The summer he was 21, Kiton took a girl out to dinner, where they ran into one of his friends, Bill. By the end of the night, after the group had gone out to drinks together, it was Bill—not Kiton—who ended up scoring future dates with the girl.

Though the betrayal was painful, it would also provide fuel for Kiton’s future success.

Soon after, Kiton found out that Bill had learned his moves by reading a popular dating how-to book.

“I was like, ‘I’m going to go buy this book and be better than him’,” Kiton said.

The book in question was Neil Strauss’s bestseller, “The Game: Penetrating the Secret Society of Pickup Artists.”  The book flew off the shelves when it was released in 2005.

“Almost every guy you know has read it, I guarantee it,” said Kiton.

Complete with recommended pick-up lines and bodily gestures, “The Game” lays out a step-by-step guide for men to snag a hook-up.

But the artificiality of Strauss’s proscribed tactics weren’t working for Kiton, who had recently moved to England to study at the London School of Economics.

“I went out and tried this [stuff], and got even less results,” Kiton said.

Looking back on his failed attempts at picking up the London ladies, Kiton now understands where he went wrong, and why “The Game” wasn’t earning him any playing time.

“[Men ask] the questions, ‘How do I become attractive to a girl?’ ‘How do I become interesting to a girl?’ And then, ‘What do I say in order to get a girl to like me?’ [But] no matter how well we are able to answer those questions, we’re never going to get good results. Because those questions are leading us to being inauthentic, and not being real.”

Leaving “The Game” behind, Kiton started applying his new-and-improved strategy to his pick-ups—both personally, and professionally.
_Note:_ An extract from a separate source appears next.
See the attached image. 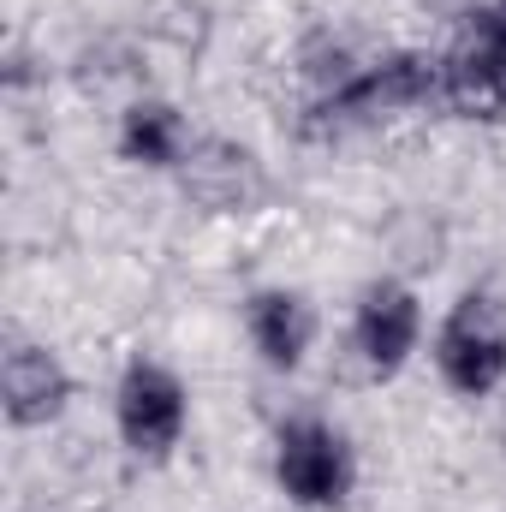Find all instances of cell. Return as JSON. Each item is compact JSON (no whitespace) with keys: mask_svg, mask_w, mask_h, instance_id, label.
I'll list each match as a JSON object with an SVG mask.
<instances>
[{"mask_svg":"<svg viewBox=\"0 0 506 512\" xmlns=\"http://www.w3.org/2000/svg\"><path fill=\"white\" fill-rule=\"evenodd\" d=\"M477 36H483V42L495 48V60L506 66V0H501V6H489V12L477 18Z\"/></svg>","mask_w":506,"mask_h":512,"instance_id":"obj_10","label":"cell"},{"mask_svg":"<svg viewBox=\"0 0 506 512\" xmlns=\"http://www.w3.org/2000/svg\"><path fill=\"white\" fill-rule=\"evenodd\" d=\"M120 149L137 167H173L185 155V120L167 102H137L120 126Z\"/></svg>","mask_w":506,"mask_h":512,"instance_id":"obj_9","label":"cell"},{"mask_svg":"<svg viewBox=\"0 0 506 512\" xmlns=\"http://www.w3.org/2000/svg\"><path fill=\"white\" fill-rule=\"evenodd\" d=\"M274 477L280 489L310 512H328L352 495V447L340 429L316 423V417H298L280 429V447H274Z\"/></svg>","mask_w":506,"mask_h":512,"instance_id":"obj_3","label":"cell"},{"mask_svg":"<svg viewBox=\"0 0 506 512\" xmlns=\"http://www.w3.org/2000/svg\"><path fill=\"white\" fill-rule=\"evenodd\" d=\"M441 90V60H417V54H393L376 60L370 72H358L352 84H340L322 108H316V126L310 131H346V126H370L387 114H405L417 108L423 96Z\"/></svg>","mask_w":506,"mask_h":512,"instance_id":"obj_2","label":"cell"},{"mask_svg":"<svg viewBox=\"0 0 506 512\" xmlns=\"http://www.w3.org/2000/svg\"><path fill=\"white\" fill-rule=\"evenodd\" d=\"M120 435L137 459H167L185 435V387L161 364H131L120 382Z\"/></svg>","mask_w":506,"mask_h":512,"instance_id":"obj_4","label":"cell"},{"mask_svg":"<svg viewBox=\"0 0 506 512\" xmlns=\"http://www.w3.org/2000/svg\"><path fill=\"white\" fill-rule=\"evenodd\" d=\"M0 387H6V417L12 423H48V417H60V405H66V370H60V358L48 352V346H12L6 352V370H0Z\"/></svg>","mask_w":506,"mask_h":512,"instance_id":"obj_7","label":"cell"},{"mask_svg":"<svg viewBox=\"0 0 506 512\" xmlns=\"http://www.w3.org/2000/svg\"><path fill=\"white\" fill-rule=\"evenodd\" d=\"M435 358H441V376L459 393H471V399L495 393L506 376V304L495 292H465L453 304V316L441 322Z\"/></svg>","mask_w":506,"mask_h":512,"instance_id":"obj_1","label":"cell"},{"mask_svg":"<svg viewBox=\"0 0 506 512\" xmlns=\"http://www.w3.org/2000/svg\"><path fill=\"white\" fill-rule=\"evenodd\" d=\"M441 96L465 114V120H501L506 114V66L495 48L477 36V24L453 42V54L441 60Z\"/></svg>","mask_w":506,"mask_h":512,"instance_id":"obj_6","label":"cell"},{"mask_svg":"<svg viewBox=\"0 0 506 512\" xmlns=\"http://www.w3.org/2000/svg\"><path fill=\"white\" fill-rule=\"evenodd\" d=\"M417 334H423V310H417V298L405 286L381 280V286L364 292V304H358V352H364V364L376 376H393L411 358Z\"/></svg>","mask_w":506,"mask_h":512,"instance_id":"obj_5","label":"cell"},{"mask_svg":"<svg viewBox=\"0 0 506 512\" xmlns=\"http://www.w3.org/2000/svg\"><path fill=\"white\" fill-rule=\"evenodd\" d=\"M245 316H251L256 352H262L274 370H298V358H304V346H310V334H316L310 304H304L298 292H256Z\"/></svg>","mask_w":506,"mask_h":512,"instance_id":"obj_8","label":"cell"}]
</instances>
In 2008, his unique, effective tactics landed him a job with PUATraining,  a self-described “international seduction training company” that pairs professional pick-up artists—called “trainers”—with single men looking to find romantic partners. Kiton worked as a “trainer” in England, Denmark and Texas before ultimately settling in New York’s East Village, where he fits in PUATraining around his 80-hour-per-week day job.
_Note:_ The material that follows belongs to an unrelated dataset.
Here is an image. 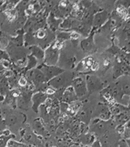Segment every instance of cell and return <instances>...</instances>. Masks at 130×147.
Returning <instances> with one entry per match:
<instances>
[{"label": "cell", "instance_id": "cell-2", "mask_svg": "<svg viewBox=\"0 0 130 147\" xmlns=\"http://www.w3.org/2000/svg\"><path fill=\"white\" fill-rule=\"evenodd\" d=\"M117 11H118L119 13L122 16H125H125H127V10H126L123 7H119V8H118Z\"/></svg>", "mask_w": 130, "mask_h": 147}, {"label": "cell", "instance_id": "cell-4", "mask_svg": "<svg viewBox=\"0 0 130 147\" xmlns=\"http://www.w3.org/2000/svg\"><path fill=\"white\" fill-rule=\"evenodd\" d=\"M92 147H101V146H100V143L98 142H95L94 144H93Z\"/></svg>", "mask_w": 130, "mask_h": 147}, {"label": "cell", "instance_id": "cell-3", "mask_svg": "<svg viewBox=\"0 0 130 147\" xmlns=\"http://www.w3.org/2000/svg\"><path fill=\"white\" fill-rule=\"evenodd\" d=\"M20 84H21V85H25V84H26V81L25 80V79L22 78L21 80H20Z\"/></svg>", "mask_w": 130, "mask_h": 147}, {"label": "cell", "instance_id": "cell-1", "mask_svg": "<svg viewBox=\"0 0 130 147\" xmlns=\"http://www.w3.org/2000/svg\"><path fill=\"white\" fill-rule=\"evenodd\" d=\"M9 140L7 136H3L0 137V147H5L7 144V141Z\"/></svg>", "mask_w": 130, "mask_h": 147}]
</instances>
Sometimes, he’ll take a client for practical training at a bar, where he’ll sit in the corner and observe their attempts at talking to women. Other times, he’ll fit a client with a hidden camera, send him off toward a female target, and then analyze the video with the client once he’s returned. On some weekends Kiton will give lectures, or he’ll lead free group classes in Union Square. His mantra is always clear: don’t plan out the “perfect” opening line or the “coolest” conversation topic—just be yourself.
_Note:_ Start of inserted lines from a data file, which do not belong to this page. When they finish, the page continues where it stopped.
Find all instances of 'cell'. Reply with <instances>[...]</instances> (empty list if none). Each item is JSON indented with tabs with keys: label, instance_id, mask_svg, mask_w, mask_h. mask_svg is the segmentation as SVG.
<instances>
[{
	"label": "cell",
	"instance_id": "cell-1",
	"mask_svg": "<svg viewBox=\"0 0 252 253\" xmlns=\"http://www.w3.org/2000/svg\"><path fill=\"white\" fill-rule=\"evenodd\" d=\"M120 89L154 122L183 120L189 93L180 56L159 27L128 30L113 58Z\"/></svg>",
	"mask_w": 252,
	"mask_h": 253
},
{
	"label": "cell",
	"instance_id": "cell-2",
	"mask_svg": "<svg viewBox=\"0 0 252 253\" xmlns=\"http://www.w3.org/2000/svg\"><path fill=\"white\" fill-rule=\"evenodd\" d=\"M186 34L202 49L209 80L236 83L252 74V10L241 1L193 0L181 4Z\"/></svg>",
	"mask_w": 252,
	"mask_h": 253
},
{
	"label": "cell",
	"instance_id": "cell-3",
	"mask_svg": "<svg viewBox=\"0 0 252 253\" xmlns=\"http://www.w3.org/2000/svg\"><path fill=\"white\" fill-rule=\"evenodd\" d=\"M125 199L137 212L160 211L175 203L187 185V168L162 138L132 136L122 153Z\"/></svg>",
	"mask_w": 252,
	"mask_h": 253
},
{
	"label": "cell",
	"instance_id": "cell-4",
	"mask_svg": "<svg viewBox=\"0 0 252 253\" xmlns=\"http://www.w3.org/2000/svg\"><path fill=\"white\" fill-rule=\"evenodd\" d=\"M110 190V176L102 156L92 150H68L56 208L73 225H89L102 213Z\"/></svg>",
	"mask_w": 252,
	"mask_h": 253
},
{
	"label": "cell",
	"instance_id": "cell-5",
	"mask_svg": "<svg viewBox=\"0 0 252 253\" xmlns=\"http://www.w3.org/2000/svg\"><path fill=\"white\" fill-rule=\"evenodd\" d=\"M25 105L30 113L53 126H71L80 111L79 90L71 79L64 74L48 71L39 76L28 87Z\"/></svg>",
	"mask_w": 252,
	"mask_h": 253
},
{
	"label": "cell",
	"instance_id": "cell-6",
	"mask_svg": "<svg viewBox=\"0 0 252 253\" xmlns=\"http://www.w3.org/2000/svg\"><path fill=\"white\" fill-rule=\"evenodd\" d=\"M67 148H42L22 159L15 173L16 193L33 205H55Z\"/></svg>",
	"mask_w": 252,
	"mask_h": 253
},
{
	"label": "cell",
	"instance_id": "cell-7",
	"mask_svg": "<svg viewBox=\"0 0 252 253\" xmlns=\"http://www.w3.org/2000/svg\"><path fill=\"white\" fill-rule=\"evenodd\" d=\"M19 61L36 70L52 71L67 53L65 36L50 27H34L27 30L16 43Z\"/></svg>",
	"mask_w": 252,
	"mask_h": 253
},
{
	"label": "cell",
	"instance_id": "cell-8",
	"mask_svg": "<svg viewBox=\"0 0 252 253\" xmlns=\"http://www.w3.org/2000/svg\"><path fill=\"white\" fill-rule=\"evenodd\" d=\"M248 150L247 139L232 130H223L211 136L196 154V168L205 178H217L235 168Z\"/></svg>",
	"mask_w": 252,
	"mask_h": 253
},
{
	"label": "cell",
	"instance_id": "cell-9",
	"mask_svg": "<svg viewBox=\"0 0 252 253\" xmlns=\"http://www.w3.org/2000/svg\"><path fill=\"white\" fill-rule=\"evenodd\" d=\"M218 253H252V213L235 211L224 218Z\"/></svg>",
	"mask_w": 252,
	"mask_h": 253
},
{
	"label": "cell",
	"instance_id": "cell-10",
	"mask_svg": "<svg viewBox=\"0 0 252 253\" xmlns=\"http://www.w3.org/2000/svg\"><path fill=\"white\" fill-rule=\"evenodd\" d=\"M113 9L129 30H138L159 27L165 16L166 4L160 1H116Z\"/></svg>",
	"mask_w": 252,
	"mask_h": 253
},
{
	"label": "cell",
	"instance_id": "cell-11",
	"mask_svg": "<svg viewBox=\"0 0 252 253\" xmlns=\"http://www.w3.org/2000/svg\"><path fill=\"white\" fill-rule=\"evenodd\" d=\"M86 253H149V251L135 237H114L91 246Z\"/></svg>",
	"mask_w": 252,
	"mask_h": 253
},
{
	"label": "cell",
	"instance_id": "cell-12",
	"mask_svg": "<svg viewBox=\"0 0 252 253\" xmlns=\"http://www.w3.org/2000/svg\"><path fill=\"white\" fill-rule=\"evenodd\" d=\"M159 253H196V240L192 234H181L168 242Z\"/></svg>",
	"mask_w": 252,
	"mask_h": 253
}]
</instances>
Some clients, like David Rothblatt, 35, of Nassau County—who has read “The Game” “50 to 100 times in the past 7 years”—question Kiton’s strategy.

“The real Alexander is cool,” said Rothblatt, who has attended Kiton’s Union Square classes three or four times. “[But] what if I’m a tall, smelly pimply kid with glasses? I’ve been trying to attract women in New York City and Long Island for 6, 7 years, and they go for guys who look a certain way and make them feel a certain way.”

Still, Rothblatt acknowledged that Kiton is a talented pick-up artist, and that the Union Square classes have been helpful to him.

“I got phone numbers,” Rothblatt said in regards to one of the classes he attended. “I feel good around [Kiton]. He’s a positive guy, he doesn’t B.S. you. He doesn’t sugar coat it. He’s a good guy, but he’s direct. I respect that.”

Kiton may have his skeptics, but there’s no doubt that his strategies are winning over the women.

“A bunch of people got married,” Kiton said of his clients. “I’ve been told I changed people’s lives all the time. It’s very cool.”